Encore une rareté lyrique enfin enregistrée ! Voltaire et Rameau, qui ont collaboré sur plusieurs ouvrages lyriques, dont ce Temple de la Gloire , représenté lors de deux fêtes royales à Versailles fin 1745, puis repris à l’Opéra de Paris dans la foulée. Rameau remania très largement l'œuvre, assez mal accueillie par le public parisien, pour une reprise en 1746, et cest cette version définitive, plus ou moins jamais entendue depuis le XVIIIe siècle, qu’a décidé d’enregistrer l’ensemble Les Agrémens dirigé par Guy van Waas. On y découvre un Rameau royal, très « français », plus aristocratique sans doute que dans ses œuvres lyriques plus connues de nos jours. Voilà une superbe réalisation qui souligne l’importance de la coopération entre deux des plus grands esprits de leur temps, Rameau et Voltaire. Et pour en finir avec les négligés, pourquoi ne pas redécouvrir Athur Bliss, l’un des grands oubliés de la scène musicale britannique ? Le compositeur passa la Première guerre dans les tranchées où il fut blessé plusieurs fois, gazé, et perdit son frère… C’est à la mémoire de ce frère et de tous ses camarades tombés qu’il écrivit en 1930 la symphonie Morning Heroes pour chœur, orchestre et narrateur, une sorte de requiem symphonique de grande ampleur et d’encore plus grande beauté. Aucune célébration de l’héroïsme dans ce splendide ouvrage, et même la scène « de bataille » évoque bien plus l’horreur que l’honneur. En complément de programme, on pourra découvrir l’ Hymne à Apollon , créé par rien moins que Monteux en 1926. Bliss, à remettre en lumière sans plus tarder.

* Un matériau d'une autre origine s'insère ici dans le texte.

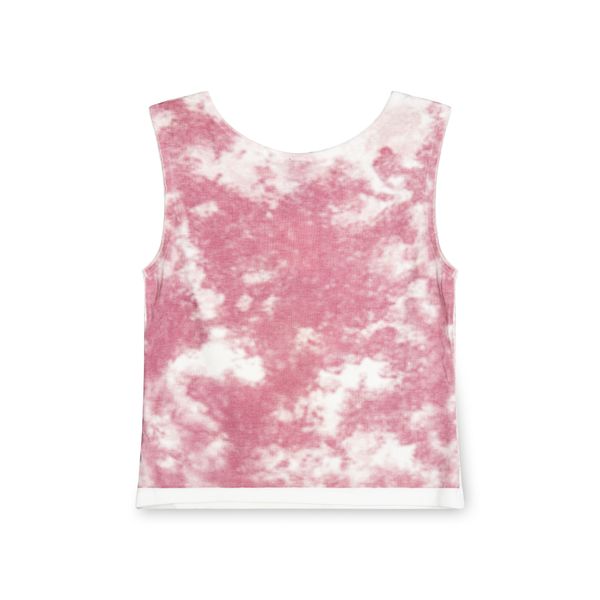 Vintage GAP Tie Dye Tank Top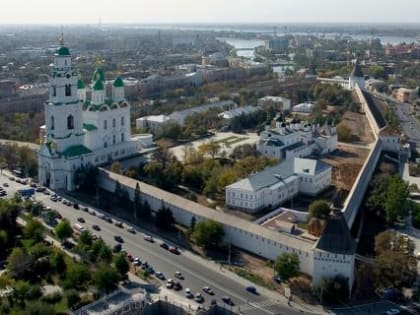 В Астраханской области сменится председатель правительства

Rameau et Voltaire, rencontre au sommet en 1763

Et ce n'est pas tout du côté des raretés ! Dalibor , sans doute la plus belle partition lyrique de Smetana n'a curieusement pas droit au même traitement de faveur que la bien moins subtile Fiancée vendue. Chose assez rare en cette période – on est en 1867 – la trame musicale se déploie sans ouverture accrocheuse, entrant dans le vif du drame. A l’époque, on l’accusa de wagnérisme, lui qui était en train de fonder l’opéra tchèque dans son essence la plus profonde. Oui, l’histoire déroule un sujet quasi-mythique, oui Smetana utilise un système de métamorphose thématique qui n’est pas sans rapport avec le leitmotiv, mais contrairement à ce qu’attendait probablement le public, il évita le ton populaire, le style divertissant, les airs à da capo et les chœurs fanfaronnants. Dalibor est avant tout un opéra moderne… Ce nouvel enregistrement, chanté bien sûr en tchèque, bénéficie de la direction du vieux routier Jiří Bělohlávek, qui dirige un somptueux plateau réunissant la fine fleur des chanteurs tchèques d’aujourd’hui. Autre remise à l'honneur : Jerzy Fitelberg. Si le nom de Fitelberg est assez connu dans le monde musical, c’est surtout précédé du prénom Grzegorz, le chef d’orchestre polonais, et bien moins de celui de son fils Jerzy. Il faut dire que le malheureux ne vécut pas bien longtemps, de 1903 à 1951 et qu’une partie de ce court temps de vie se passa en exil et en fuite devant les nazis, de 1933 à son installation définitive à New York en 1940. Jerzy Fitelberg fit ses études auprès de Franz Schreker à Berlin, et écrivit très bientôt ses premières œuvres remarquables, de sorte que l’on put entendre sa musique dans tous les grands centres mondiaux de 1926 à sa mort – Genève, Vienne, Barcelone, Paris, Francfort, Los Angeles... Hélas, l’éloignement, puis l’arrivée de l’avant-garde de l’après-guerre qui lamina tout sur son passage ne laissèrent guère d’espace à sa musique pour survivre au-delà des années cinquante, lorsqu’il ne fut plus là pour la défendre. Parmi ses œuvres, voici quelques splendeurs du répertoire chambriste, écrits entre 1921 et 1943. On y entend une musique puissamment individuelle, émouvante, intense. Voilà un splendide compositeur à redécouvrir sans tarder.